POLEMIQUE DE KAUTSKY AVEC PANNEKOEK

(texte de Lénine dans l’Etat et la révolution)

Pannekoek, adversaire de Kautsky, était l’un des représentants de la tendance "radicale de gauche", qui comptait dans ses rangs Rosa Luxembourg, Karl Radek, d’autres encore. Préconisant la tactique révolutionnaire, ils s’accordaient à reconnaître que Kautsky adoptait une position "centriste", dénuée de principes, et oscillait entre le marxisme et l’opportunisme. La justesse de cette appréciation a été pleinement démontrée par la guerre, lorsque la tendance dite "du centre" (appelée à tort marxiste) ou "kautskiste" s’est révélée dans toute sa hideuse indigence.

Dans son article "L’action de masse et la révolution" (Neue Zeit, 1912, XXX, 2), qui traite, entre autres, du problème de l’Etat, Pannekoek définissait la position de Kautsky comme un "radicalisme passif", comme une "théorie de l’attente inactive". "Kautsky ne veut pas voir le processus de la révolution" (p. 616). En posant ainsi la question, Pannekoek a abordé le sujet qui nous intéresse : les tâches de la révolution prolétarienne à l’égard de l’Etat.

"La lutte du prolétariat. écrivait-il, n’est pas simplement une lutte contre la bourgeoisie pour le pouvoir d’Etat ; c’est aussi une lutte contre le pouvoir d’Etat... La révolution prolétarienne consiste à anéantir les instruments de la force de l’Etat et à les éliminer (Auflösung, littéralement : dissoudre) par les instruments de la force du prolétariat... La lutte ne cesse qu’au moment où le résultat final est atteint, au moment où l’organisation d’Etat est complètement détruite. L’organisation de la majorité prouve sa supériorité en anéantissant l’organisation de la minorité dominante" (p. 548).

La formule dont Pannekoek a revêtu sa pensée souffre de très graves défauts. Néanmoins, l’idée est claire, et il est intéressant de voir comment Kautsky a cherché à la réfuter.

"Jusqu’ici, a-t-il écrit, l’opposition entre les social-démocrates et les anarchistes consistait en ce que les premiers voulaient conquérir le pouvoir d’Etat, et les seconds le détruire. Pannekoek veut l’un et l’autre" (p. 724).

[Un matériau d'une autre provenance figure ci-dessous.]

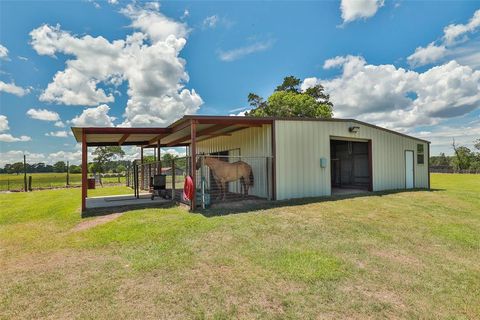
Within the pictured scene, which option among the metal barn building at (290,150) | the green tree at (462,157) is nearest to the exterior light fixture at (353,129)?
the metal barn building at (290,150)

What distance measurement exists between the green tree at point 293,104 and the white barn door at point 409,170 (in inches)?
529

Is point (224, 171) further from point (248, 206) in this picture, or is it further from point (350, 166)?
point (350, 166)

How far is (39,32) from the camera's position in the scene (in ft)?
35.2

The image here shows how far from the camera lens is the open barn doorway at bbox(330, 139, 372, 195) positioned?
14273 millimetres

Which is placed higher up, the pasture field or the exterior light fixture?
the exterior light fixture

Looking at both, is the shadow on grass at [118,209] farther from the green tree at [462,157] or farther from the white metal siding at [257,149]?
the green tree at [462,157]

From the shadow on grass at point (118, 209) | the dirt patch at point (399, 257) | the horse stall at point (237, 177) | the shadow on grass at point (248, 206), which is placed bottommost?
the dirt patch at point (399, 257)

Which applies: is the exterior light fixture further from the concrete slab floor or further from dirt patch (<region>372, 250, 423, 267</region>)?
the concrete slab floor

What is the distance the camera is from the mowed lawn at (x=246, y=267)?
288 cm

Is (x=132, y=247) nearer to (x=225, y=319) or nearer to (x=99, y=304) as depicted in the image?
(x=99, y=304)

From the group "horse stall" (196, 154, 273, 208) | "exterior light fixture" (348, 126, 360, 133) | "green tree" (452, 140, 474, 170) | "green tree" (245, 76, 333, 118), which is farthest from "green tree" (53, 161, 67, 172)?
"green tree" (452, 140, 474, 170)

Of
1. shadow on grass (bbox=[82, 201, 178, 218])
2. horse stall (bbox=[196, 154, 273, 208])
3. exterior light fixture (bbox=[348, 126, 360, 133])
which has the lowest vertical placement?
shadow on grass (bbox=[82, 201, 178, 218])

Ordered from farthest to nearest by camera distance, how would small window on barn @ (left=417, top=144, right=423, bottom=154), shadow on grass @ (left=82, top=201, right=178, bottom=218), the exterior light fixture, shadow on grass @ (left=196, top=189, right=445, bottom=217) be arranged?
small window on barn @ (left=417, top=144, right=423, bottom=154) → the exterior light fixture → shadow on grass @ (left=82, top=201, right=178, bottom=218) → shadow on grass @ (left=196, top=189, right=445, bottom=217)

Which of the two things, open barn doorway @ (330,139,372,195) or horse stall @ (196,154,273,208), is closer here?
horse stall @ (196,154,273,208)
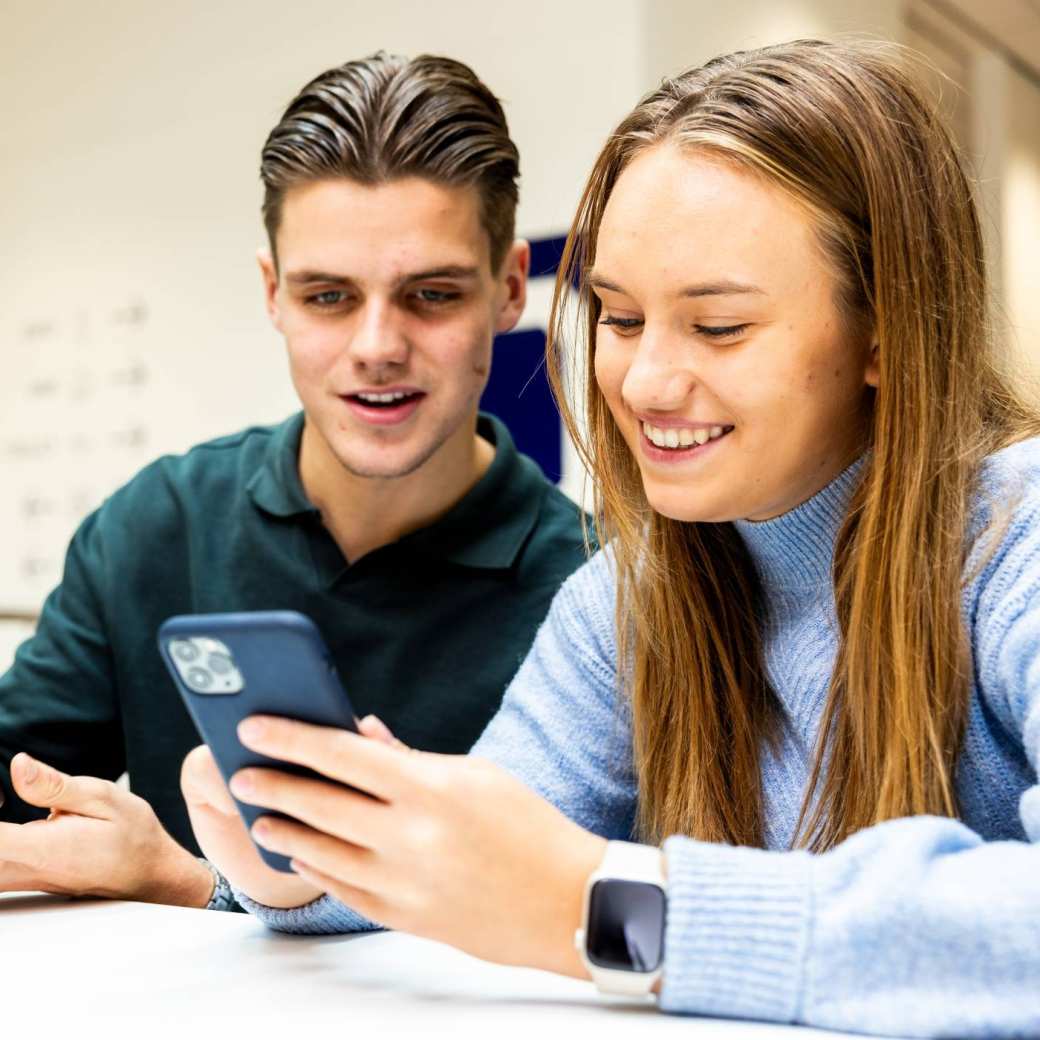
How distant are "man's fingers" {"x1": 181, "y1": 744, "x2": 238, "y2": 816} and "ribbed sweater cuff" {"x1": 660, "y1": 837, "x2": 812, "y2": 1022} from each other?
35cm

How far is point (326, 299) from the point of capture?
1.61 m

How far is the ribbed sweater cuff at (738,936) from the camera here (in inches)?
29.7

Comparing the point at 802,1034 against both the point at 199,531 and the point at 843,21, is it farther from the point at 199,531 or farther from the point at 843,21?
the point at 843,21

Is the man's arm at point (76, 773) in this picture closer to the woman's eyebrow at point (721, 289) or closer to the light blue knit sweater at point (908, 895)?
the light blue knit sweater at point (908, 895)

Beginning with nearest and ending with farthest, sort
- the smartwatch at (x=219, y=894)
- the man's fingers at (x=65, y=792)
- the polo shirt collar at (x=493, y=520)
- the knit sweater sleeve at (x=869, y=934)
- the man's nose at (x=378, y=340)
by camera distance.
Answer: the knit sweater sleeve at (x=869, y=934)
the man's fingers at (x=65, y=792)
the smartwatch at (x=219, y=894)
the man's nose at (x=378, y=340)
the polo shirt collar at (x=493, y=520)

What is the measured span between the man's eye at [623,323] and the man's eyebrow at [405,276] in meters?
0.52

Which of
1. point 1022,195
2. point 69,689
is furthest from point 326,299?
point 1022,195

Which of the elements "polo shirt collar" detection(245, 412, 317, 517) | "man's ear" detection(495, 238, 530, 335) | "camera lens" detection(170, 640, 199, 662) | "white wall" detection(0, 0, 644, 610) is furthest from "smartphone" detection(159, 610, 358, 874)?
"white wall" detection(0, 0, 644, 610)

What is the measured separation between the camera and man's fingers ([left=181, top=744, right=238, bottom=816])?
3.14 ft

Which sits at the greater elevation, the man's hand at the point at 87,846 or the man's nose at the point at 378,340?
the man's nose at the point at 378,340

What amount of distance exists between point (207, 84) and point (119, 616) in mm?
2076

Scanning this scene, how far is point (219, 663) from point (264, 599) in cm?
91

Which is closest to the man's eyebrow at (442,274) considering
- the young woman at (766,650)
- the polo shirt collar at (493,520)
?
the polo shirt collar at (493,520)

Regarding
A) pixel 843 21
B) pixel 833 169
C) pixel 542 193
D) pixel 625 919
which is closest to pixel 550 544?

L’exposé de Pannekoek manque de clarté et de précision (sans compter les autres défauts de son article, qui ne se rapportent pas au sujet traité) ; mais Kautsky a pris la question de principe soulevée par Pannekoek et, dans cette question de principe capitale , il abandonne tout à fait les positions du marxisme pour passer entièrement à l’opportunisme. La distinction qu’il établit entre social-démocrates et anarchistes est complètement erronée ; le marxisme est définitivement dénaturé et avili.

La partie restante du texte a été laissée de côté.